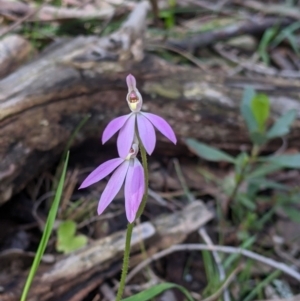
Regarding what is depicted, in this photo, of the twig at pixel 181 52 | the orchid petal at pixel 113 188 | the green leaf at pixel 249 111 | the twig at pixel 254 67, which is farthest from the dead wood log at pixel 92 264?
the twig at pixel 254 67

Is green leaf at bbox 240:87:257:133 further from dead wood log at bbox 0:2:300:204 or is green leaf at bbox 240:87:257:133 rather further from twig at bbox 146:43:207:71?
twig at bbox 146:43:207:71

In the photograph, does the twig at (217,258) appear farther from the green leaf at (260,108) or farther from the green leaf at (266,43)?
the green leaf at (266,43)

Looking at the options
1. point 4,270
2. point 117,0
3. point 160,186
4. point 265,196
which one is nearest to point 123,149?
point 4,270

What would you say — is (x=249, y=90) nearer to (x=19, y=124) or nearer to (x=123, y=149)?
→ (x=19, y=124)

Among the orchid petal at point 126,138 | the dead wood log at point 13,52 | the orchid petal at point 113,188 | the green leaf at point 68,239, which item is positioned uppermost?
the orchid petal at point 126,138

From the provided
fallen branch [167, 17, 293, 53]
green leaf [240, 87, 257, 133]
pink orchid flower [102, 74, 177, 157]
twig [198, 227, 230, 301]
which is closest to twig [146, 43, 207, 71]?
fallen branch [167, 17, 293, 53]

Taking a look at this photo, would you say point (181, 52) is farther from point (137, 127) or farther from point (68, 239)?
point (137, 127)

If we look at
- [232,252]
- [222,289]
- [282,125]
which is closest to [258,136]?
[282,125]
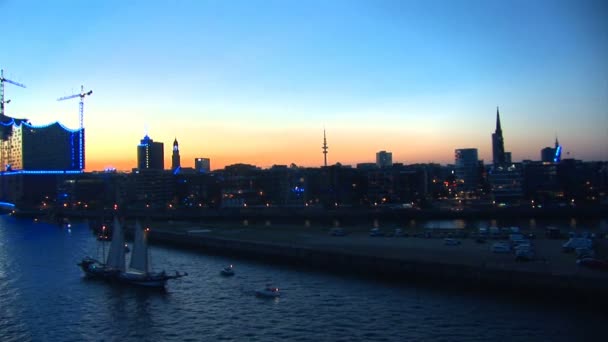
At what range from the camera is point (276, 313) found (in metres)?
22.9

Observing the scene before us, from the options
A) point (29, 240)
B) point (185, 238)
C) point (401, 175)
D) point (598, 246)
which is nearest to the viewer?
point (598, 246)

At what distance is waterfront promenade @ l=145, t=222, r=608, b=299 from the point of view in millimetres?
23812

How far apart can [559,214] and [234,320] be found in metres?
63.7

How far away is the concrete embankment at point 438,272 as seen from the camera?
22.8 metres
*-*-*
* _Directions for this task_: Working from the lines above, reproduce the material exactly and exclude its pictures.

* _Exercise solution_:
Regarding what is depicted, in this photo, of the twig at pixel 181 52 | the orchid petal at pixel 113 188 | the green leaf at pixel 249 111 | the twig at pixel 254 67, which is farthest from the dead wood log at pixel 92 264?
the twig at pixel 254 67

Is green leaf at bbox 240:87:257:133 further from dead wood log at bbox 0:2:300:204 or is green leaf at bbox 240:87:257:133 rather further from twig at bbox 146:43:207:71?
twig at bbox 146:43:207:71

In the photograph, does the twig at (217,258) appear farther from the green leaf at (260,108) or farther from the green leaf at (266,43)?
the green leaf at (266,43)

Looking at the options
1. point 4,270
2. point 117,0
3. point 160,186
4. point 265,196
which one is nearest to point 123,149?
point 4,270

What would you say — is (x=249, y=90) nearer to (x=19, y=124) or nearer to (x=123, y=149)?
→ (x=19, y=124)

Among the orchid petal at point 126,138 | the dead wood log at point 13,52 | the orchid petal at point 113,188 | the green leaf at point 68,239, which item is positioned uppermost?
the orchid petal at point 126,138

From the provided
fallen branch [167, 17, 293, 53]
green leaf [240, 87, 257, 133]
pink orchid flower [102, 74, 177, 157]
twig [198, 227, 230, 301]
which is closest to twig [146, 43, 207, 71]?
fallen branch [167, 17, 293, 53]

Taking a look at this photo, would you say point (181, 52) is farther from point (137, 127) or farther from point (68, 239)?
point (137, 127)

If we look at
- [232,252]
- [222,289]
- [282,125]
which is closest to [258,136]?
[282,125]
At what range from the camera is point (276, 313) found (in metres)?
22.9

Observing the scene before us, from the options
A) point (29, 240)
B) point (185, 238)
C) point (401, 175)
D) point (598, 246)
which is nearest to the viewer?
point (598, 246)

At what distance is waterfront promenade @ l=145, t=222, r=608, b=299 from the point of view in millimetres?
23812

How far apart can [559,214] and [234,320] be found in metres?
63.7

How far away is the concrete embankment at point 438,272 as seen from the camera?
22.8 metres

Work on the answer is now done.